Wie funktioniert die Solarthermie-Anlage?
Solarthermie-Anlagen nutzen die Sonnenenergie zur Wärmeerzeugung und bieten eine umweltfreundliche Alternative zu fossilen Brennstoffen. Erfahren Sie, wie diese Technologie funktioniert und welche Vorteile sie für Ihr Zuhause bietet.

Die Solarthermie ist eine bewährte Technologie zur Nutzung der Sonnenenergie, die in den letzten Jahren immer mehr an Bedeutung gewonnen hat. Sie ermöglicht es Haushalten, einen Großteil ihres Wärmebedarfs – sei es für die Warmwasserbereitung oder zur Unterstützung der Heizungsanlage – auf umweltfreundliche und kostengünstige Weise zu decken. Anders als Photovoltaik-Anlagen, die Strom erzeugen, konzentriert sich die Solarthermie ausschließlich auf die Erzeugung von Wärme. Dies macht sie zu einer idealen Ergänzung in vielen Gebäuden, die ihre Energiekosten senken und ihren CO2-Fußabdruck reduzieren möchten. Wir erklären Ihnen detailliert, wie eine solche Anlage aufgebaut ist, welche Komponenten sie besitzt und wie die Wärme von der Sonne in Ihr Zuhause gelangt.
Was ist Solarthermie und wie funktioniert sie?
Solarthermie ist die Technologie, die Sonnenenergie in nutzbare Wärme umwandelt. Dies geschieht primär durch sogenannte Solarkollektoren, welche die Sonnenstrahlen absorbieren. Im Inneren dieser Kollektoren zirkuliert eine spezielle Solarflüssigkeit, meist ein Wasser-Glykol-Gemisch, das durch die absorbierte Sonnenenergie erwärmt wird. Diese erhitzte Flüssigkeit wird dann mittels einer Pumpe zu einem Wärmetauscher transportiert. Dort gibt sie ihre Wärme an das Brauchwasser oder das Heizungssystem ab, bevor sie abgekühlt wieder in die Kollektoren zurückfließt, um den Kreislauf von Neuem zu beginnen.
Das Prinzip ist dabei recht einfach, aber hoch effizient. Stell Dir dies wie einen Gartenschlauch vor, der in der Sonne liegt und dessen Wasser sich dadurch erwärmt. Nur dass bei einer Solarthermie-Anlage dieser Vorgang optimiert und systematisch für die Wärmeversorgung eines gesamten Gebäudes genutzt wird. Die Systeme sind darauf ausgelegt, auch bei geringerer Sonneneinstrahlung noch ausreichend Wärme zu liefern oder erzeugte Wärme für sonnenärmere Stunden zu speichern.

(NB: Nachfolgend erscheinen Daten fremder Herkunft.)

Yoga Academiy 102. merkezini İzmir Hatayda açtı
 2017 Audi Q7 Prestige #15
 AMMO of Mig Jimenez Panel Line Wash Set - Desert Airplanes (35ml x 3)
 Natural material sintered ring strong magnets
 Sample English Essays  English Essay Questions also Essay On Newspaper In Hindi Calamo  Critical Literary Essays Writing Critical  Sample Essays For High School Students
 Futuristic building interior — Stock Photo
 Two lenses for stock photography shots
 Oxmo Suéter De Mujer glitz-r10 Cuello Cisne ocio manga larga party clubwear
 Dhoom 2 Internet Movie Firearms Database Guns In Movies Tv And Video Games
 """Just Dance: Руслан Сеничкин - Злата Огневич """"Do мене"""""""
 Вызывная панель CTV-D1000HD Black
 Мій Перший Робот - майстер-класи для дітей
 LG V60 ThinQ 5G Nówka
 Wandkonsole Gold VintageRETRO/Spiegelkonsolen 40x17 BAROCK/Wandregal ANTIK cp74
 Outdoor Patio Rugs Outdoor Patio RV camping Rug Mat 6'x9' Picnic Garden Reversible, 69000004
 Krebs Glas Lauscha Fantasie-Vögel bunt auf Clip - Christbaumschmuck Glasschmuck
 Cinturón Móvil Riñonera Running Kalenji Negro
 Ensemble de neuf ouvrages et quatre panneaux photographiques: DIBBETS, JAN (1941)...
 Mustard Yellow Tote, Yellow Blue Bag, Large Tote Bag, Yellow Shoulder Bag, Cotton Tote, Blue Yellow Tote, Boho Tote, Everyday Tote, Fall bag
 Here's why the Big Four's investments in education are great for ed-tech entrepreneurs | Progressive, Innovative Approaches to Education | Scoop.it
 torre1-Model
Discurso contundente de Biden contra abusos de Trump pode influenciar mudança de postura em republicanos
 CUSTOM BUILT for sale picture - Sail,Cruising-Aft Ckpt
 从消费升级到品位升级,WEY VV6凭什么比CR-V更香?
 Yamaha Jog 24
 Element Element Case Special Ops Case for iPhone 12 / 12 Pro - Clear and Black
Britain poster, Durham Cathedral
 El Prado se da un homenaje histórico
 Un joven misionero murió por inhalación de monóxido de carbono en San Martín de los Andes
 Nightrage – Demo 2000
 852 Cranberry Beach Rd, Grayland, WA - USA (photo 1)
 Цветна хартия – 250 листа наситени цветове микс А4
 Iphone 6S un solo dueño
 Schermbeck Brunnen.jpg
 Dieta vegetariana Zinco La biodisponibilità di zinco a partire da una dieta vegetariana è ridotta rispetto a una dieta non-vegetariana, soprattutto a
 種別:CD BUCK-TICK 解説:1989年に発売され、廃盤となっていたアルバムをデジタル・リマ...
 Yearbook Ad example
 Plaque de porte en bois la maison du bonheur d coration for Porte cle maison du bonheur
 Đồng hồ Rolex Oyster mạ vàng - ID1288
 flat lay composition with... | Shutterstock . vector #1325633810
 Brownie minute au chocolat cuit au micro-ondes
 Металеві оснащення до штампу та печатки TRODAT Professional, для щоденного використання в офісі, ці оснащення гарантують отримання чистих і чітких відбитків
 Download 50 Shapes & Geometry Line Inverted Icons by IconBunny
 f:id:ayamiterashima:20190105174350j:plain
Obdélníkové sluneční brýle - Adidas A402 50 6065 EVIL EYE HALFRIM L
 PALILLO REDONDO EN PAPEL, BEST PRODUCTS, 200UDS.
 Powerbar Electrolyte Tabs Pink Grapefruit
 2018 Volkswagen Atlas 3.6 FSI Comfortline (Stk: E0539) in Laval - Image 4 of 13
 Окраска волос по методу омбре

Die Kernkomponenten einer Solarthermie-Anlage
Eine Solarthermie-Anlage besteht aus mehreren essentiellen Komponenten, die harmonisch zusammenarbeiten, um Sonnenenergie effektiv in Wärme umzuwandeln und zu nutzen. Jede dieser Komponenten erfüllt eine spezifische Funktion und trägt zur Gesamteffizienz des Systems bei.
- —Solarkollektoren: Dies sind die Herzstücke der Anlage. Sie absorbieren die Sonnenstrahlung. Es gibt hauptsächlich zwei Typen: Flachkollektoren und Vakuumröhrenkollektoren.
- —Solarflüssigkeit (Wärmeträgerfluid): Ein Gemisch aus Wasser und Frostschutzmittel (meist Glykol), das die Wärme von den Kollektoren zum Speicher transportiert.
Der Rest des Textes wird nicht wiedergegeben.